(Data records):
======

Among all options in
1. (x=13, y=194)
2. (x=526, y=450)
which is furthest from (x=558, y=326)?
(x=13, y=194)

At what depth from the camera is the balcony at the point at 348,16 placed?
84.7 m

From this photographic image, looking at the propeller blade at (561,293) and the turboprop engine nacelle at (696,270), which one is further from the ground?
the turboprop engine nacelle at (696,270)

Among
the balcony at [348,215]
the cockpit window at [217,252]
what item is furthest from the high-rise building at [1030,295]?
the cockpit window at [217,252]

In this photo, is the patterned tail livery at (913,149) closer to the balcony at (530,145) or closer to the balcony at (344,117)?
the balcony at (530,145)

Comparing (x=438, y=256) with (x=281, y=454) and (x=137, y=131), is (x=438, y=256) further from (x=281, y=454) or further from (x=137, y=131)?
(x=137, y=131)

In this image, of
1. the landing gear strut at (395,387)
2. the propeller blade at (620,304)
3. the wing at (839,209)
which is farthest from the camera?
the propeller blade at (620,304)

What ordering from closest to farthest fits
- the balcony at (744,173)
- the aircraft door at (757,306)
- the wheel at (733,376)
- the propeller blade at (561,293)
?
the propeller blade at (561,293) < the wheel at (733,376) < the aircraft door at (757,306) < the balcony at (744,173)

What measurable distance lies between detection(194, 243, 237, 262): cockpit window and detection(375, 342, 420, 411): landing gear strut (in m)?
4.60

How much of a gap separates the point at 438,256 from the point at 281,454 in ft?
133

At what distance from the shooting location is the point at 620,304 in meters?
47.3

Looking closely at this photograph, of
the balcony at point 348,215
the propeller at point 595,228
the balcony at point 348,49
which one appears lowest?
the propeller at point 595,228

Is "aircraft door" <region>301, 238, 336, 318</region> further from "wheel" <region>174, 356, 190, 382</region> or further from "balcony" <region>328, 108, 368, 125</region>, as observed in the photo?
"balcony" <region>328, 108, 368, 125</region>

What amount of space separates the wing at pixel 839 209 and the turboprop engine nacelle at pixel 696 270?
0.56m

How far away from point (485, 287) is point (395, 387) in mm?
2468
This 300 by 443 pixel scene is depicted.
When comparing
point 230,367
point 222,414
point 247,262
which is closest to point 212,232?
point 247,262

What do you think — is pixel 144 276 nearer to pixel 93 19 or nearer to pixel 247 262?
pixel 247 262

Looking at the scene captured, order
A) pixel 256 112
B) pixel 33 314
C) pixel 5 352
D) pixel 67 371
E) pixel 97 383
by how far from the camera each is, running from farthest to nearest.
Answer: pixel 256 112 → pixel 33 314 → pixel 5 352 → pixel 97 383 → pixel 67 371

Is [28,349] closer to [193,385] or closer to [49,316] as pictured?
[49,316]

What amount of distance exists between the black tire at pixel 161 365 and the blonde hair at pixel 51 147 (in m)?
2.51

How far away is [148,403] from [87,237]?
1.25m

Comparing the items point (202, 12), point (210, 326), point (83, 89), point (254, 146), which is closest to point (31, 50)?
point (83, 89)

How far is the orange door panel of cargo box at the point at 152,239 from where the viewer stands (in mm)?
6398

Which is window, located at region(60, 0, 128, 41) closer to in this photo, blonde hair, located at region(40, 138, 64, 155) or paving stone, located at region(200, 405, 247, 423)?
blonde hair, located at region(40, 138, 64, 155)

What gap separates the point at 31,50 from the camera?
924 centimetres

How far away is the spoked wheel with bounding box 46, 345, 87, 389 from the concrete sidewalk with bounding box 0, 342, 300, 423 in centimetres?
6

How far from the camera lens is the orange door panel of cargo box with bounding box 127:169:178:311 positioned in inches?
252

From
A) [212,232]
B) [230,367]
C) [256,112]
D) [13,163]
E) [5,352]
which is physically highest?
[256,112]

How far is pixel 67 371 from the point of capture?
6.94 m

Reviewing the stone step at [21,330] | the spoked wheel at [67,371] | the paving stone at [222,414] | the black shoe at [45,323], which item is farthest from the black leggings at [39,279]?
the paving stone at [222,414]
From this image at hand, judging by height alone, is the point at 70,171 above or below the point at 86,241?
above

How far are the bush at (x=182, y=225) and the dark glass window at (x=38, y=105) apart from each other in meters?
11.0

======

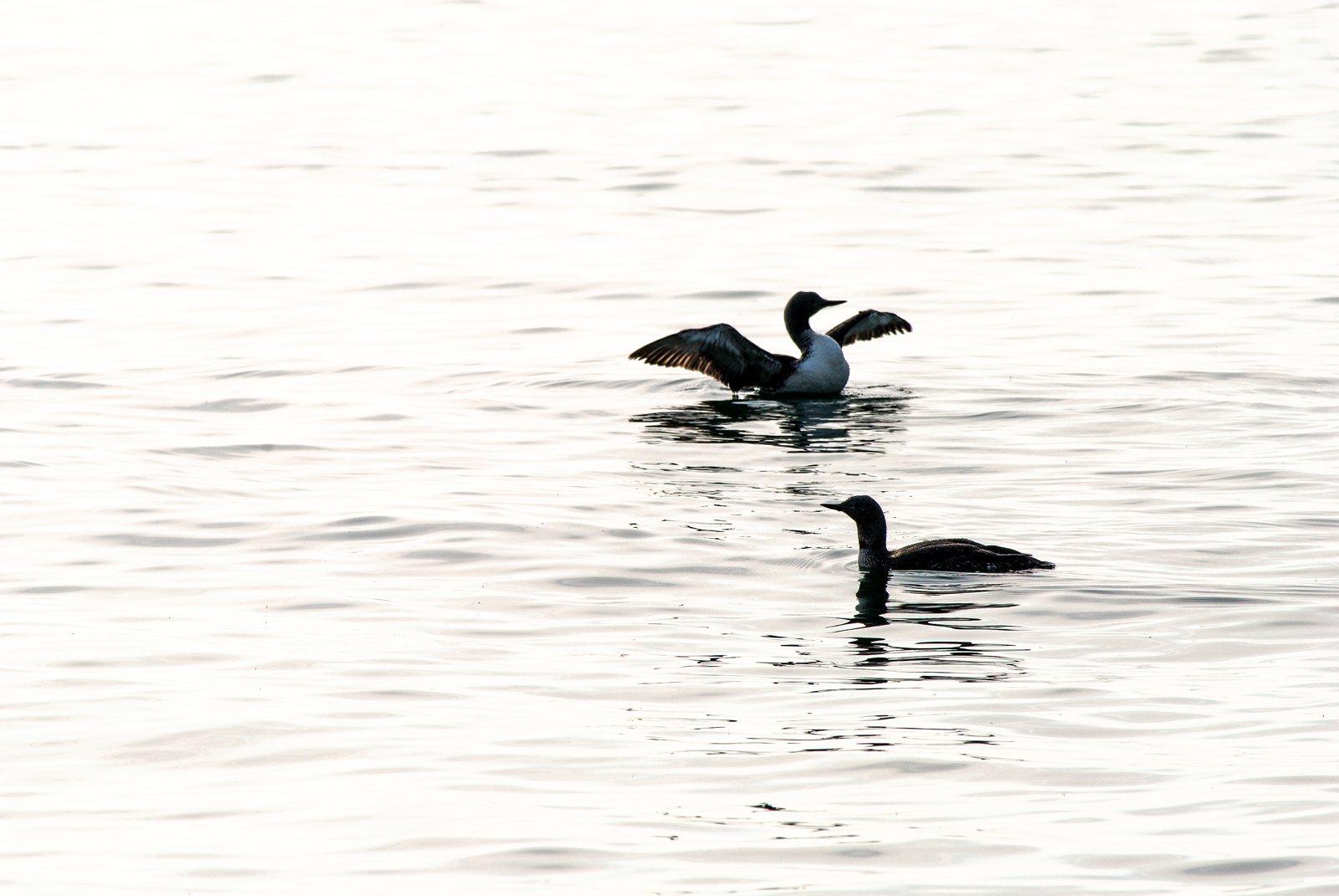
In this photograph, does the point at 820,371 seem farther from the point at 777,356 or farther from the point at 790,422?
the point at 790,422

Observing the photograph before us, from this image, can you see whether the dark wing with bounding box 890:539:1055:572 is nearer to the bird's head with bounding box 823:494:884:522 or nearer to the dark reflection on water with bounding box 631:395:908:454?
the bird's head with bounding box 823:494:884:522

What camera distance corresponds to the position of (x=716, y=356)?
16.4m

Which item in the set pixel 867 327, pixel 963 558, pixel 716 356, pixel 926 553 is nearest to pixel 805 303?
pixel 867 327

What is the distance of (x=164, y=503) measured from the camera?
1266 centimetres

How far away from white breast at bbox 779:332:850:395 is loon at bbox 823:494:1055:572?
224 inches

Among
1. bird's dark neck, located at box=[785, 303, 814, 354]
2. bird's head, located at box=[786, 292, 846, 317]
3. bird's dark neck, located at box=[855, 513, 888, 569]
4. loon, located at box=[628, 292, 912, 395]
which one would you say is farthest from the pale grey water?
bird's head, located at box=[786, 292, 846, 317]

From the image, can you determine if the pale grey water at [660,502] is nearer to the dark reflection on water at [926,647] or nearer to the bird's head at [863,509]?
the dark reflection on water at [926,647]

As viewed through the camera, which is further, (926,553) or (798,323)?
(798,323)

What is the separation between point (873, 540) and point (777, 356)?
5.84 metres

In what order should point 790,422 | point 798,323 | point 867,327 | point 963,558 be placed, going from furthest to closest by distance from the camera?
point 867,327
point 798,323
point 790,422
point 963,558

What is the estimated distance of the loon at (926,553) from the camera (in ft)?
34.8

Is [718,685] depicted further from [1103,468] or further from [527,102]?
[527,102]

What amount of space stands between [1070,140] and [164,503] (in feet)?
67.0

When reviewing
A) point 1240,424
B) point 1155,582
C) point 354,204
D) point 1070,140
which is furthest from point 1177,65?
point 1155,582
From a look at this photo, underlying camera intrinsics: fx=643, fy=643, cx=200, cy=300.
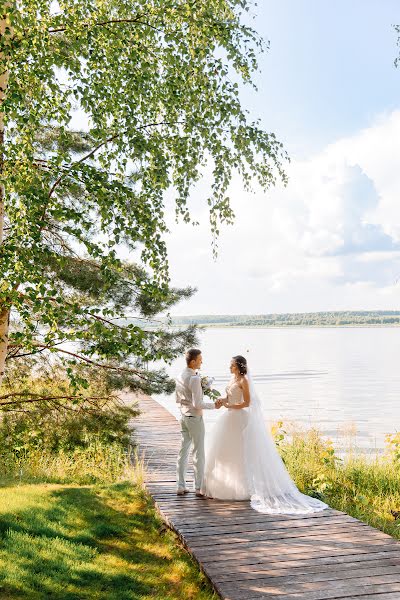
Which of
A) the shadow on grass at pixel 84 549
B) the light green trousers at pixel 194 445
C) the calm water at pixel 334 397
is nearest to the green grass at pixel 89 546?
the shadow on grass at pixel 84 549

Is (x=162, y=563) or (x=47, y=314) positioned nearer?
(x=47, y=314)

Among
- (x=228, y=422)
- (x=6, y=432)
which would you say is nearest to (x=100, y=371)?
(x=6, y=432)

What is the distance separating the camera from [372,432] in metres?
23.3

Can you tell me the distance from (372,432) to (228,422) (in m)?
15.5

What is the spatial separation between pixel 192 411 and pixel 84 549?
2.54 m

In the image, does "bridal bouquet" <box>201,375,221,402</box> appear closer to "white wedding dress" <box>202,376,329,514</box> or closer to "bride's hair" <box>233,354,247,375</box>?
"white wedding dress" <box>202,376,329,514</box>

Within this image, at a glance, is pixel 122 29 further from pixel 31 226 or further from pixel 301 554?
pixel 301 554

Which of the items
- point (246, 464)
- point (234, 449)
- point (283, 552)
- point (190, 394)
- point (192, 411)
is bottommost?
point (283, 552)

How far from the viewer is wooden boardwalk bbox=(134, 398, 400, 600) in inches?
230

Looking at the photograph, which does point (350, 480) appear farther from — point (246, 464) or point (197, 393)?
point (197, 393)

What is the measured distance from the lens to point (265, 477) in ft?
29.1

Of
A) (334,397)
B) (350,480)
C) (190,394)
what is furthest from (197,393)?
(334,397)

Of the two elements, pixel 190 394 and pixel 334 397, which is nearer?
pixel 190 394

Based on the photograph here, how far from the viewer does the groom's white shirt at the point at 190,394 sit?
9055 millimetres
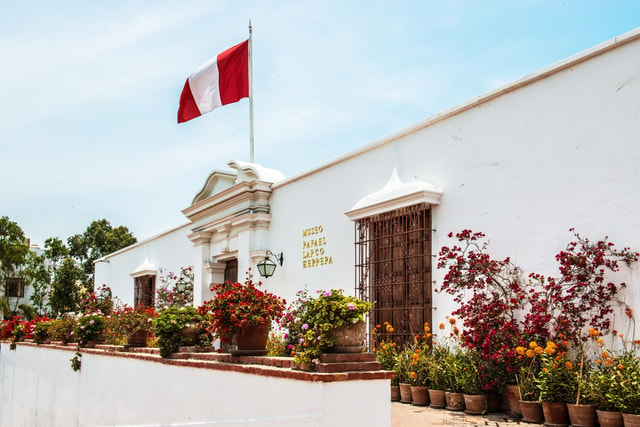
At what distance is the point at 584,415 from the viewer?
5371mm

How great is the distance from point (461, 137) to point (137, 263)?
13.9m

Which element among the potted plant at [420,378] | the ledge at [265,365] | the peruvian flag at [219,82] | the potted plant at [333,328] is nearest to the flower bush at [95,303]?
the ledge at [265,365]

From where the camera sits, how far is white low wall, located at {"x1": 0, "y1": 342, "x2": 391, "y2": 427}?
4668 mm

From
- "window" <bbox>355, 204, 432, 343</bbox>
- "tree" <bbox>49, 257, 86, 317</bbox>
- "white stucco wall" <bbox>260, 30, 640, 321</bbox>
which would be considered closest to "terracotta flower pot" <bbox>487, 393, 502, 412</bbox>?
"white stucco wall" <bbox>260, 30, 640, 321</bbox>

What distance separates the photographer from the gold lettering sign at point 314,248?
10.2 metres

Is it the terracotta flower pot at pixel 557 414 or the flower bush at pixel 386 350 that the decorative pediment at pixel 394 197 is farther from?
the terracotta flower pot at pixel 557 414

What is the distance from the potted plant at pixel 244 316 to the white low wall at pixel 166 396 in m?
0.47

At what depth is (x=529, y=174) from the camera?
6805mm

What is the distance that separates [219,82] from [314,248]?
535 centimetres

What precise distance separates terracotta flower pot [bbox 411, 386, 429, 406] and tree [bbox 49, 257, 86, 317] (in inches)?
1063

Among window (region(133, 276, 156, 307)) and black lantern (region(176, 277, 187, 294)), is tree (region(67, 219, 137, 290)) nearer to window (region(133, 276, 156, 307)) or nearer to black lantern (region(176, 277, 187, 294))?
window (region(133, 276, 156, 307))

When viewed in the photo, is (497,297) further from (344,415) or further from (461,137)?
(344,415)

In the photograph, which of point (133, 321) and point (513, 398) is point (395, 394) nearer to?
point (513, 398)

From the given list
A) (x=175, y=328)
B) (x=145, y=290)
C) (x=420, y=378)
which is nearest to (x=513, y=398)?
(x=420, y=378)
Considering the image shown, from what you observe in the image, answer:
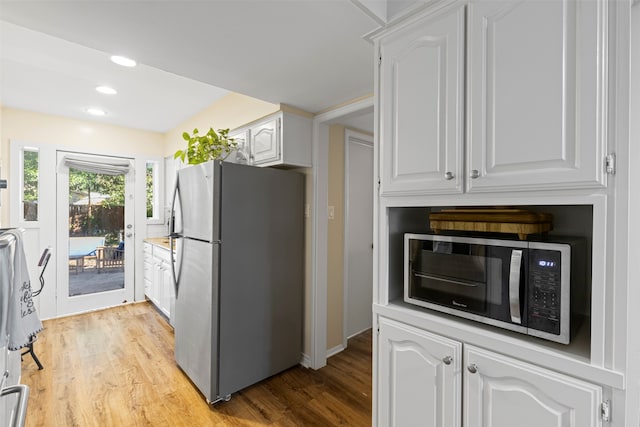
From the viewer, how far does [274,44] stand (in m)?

======

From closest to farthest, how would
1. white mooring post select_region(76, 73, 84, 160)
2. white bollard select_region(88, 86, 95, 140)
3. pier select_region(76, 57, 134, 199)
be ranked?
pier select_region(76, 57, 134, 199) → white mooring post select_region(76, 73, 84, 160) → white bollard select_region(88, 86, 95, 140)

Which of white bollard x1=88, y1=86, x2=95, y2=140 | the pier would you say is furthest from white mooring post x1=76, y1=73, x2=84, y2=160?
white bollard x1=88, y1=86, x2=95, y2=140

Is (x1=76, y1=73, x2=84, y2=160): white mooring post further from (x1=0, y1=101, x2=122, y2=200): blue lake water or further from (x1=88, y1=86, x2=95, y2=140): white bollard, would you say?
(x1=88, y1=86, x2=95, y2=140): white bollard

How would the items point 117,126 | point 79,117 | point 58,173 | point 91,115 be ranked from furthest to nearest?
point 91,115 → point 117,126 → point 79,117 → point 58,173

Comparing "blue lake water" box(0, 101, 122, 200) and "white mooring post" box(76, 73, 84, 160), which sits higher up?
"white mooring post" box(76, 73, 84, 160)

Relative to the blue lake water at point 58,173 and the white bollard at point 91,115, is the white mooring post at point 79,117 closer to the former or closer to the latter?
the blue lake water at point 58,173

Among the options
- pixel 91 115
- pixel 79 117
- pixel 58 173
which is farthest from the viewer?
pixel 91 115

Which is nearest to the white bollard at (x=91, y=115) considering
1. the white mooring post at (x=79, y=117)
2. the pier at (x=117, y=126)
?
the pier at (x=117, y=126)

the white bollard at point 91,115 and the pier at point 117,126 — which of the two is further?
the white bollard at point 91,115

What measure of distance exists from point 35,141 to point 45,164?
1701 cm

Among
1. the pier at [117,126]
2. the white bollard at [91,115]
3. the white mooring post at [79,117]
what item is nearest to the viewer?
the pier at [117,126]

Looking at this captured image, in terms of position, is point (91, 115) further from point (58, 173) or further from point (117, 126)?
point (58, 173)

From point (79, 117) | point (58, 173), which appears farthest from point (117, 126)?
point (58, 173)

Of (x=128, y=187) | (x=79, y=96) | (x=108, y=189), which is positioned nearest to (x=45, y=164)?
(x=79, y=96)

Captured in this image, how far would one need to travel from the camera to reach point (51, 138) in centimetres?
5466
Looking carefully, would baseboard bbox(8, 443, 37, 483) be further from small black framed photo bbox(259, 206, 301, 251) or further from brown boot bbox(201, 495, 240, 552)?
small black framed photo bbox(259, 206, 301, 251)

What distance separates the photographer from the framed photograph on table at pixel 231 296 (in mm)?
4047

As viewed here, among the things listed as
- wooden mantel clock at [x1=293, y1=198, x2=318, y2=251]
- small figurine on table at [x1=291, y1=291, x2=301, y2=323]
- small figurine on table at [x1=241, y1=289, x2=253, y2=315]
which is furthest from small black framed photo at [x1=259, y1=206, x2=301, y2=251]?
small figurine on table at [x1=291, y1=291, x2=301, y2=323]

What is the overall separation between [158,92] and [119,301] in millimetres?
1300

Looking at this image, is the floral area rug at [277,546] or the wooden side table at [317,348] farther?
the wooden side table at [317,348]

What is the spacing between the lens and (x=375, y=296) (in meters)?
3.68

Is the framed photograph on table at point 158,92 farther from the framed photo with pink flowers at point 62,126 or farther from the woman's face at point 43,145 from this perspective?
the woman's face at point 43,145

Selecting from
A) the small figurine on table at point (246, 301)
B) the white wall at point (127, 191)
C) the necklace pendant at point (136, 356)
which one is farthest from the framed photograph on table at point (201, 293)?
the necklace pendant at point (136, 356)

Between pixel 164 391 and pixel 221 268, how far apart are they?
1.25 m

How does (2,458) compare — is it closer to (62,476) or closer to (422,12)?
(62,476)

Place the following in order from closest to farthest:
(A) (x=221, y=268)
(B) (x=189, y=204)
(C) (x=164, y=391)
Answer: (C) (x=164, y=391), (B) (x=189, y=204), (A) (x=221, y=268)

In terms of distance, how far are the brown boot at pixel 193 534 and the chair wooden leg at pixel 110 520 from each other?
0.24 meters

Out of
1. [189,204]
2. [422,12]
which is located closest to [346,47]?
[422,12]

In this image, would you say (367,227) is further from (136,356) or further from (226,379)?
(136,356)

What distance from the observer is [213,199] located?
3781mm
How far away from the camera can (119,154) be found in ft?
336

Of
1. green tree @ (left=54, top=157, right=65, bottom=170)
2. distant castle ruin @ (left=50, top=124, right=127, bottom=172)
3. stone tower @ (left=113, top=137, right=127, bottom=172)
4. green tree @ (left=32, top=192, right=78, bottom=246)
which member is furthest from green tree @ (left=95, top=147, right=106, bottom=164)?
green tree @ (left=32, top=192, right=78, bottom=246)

======

(Problem details): Repeat the rows from the line with "What is the distance from" through the line with "From the viewer, how", substituting "clay flower pot" for "terracotta flower pot" and changing nothing else. Omit the pictures.

(Task response):
What is the distance from the potted plant at pixel 244 316 to the white low wall at pixel 166 396 in m?
0.47

At what depth is (x=529, y=174) from the camera?
6805mm

What is the distance that separates [219,82] from [314,248]?
535 centimetres

What precise distance separates clay flower pot [bbox 411, 386, 429, 406] and tree [bbox 49, 257, 86, 317] (in inches)?
1063

Among window (region(133, 276, 156, 307)) and black lantern (region(176, 277, 187, 294)), is tree (region(67, 219, 137, 290)) nearer to window (region(133, 276, 156, 307)) or nearer to black lantern (region(176, 277, 187, 294))?
window (region(133, 276, 156, 307))

When viewed in the photo, is (497,297) further from (344,415) or further from (461,137)?
(344,415)

In the photograph, which of point (133, 321) and point (513, 398) is point (395, 394) nearer to?
point (513, 398)

From the given list
A) (x=175, y=328)
B) (x=145, y=290)
C) (x=420, y=378)
which is nearest to (x=513, y=398)?
(x=420, y=378)
Considering the image shown, from what you observe in the image, answer:
From the viewer, how far does [274,44] stand (in m)?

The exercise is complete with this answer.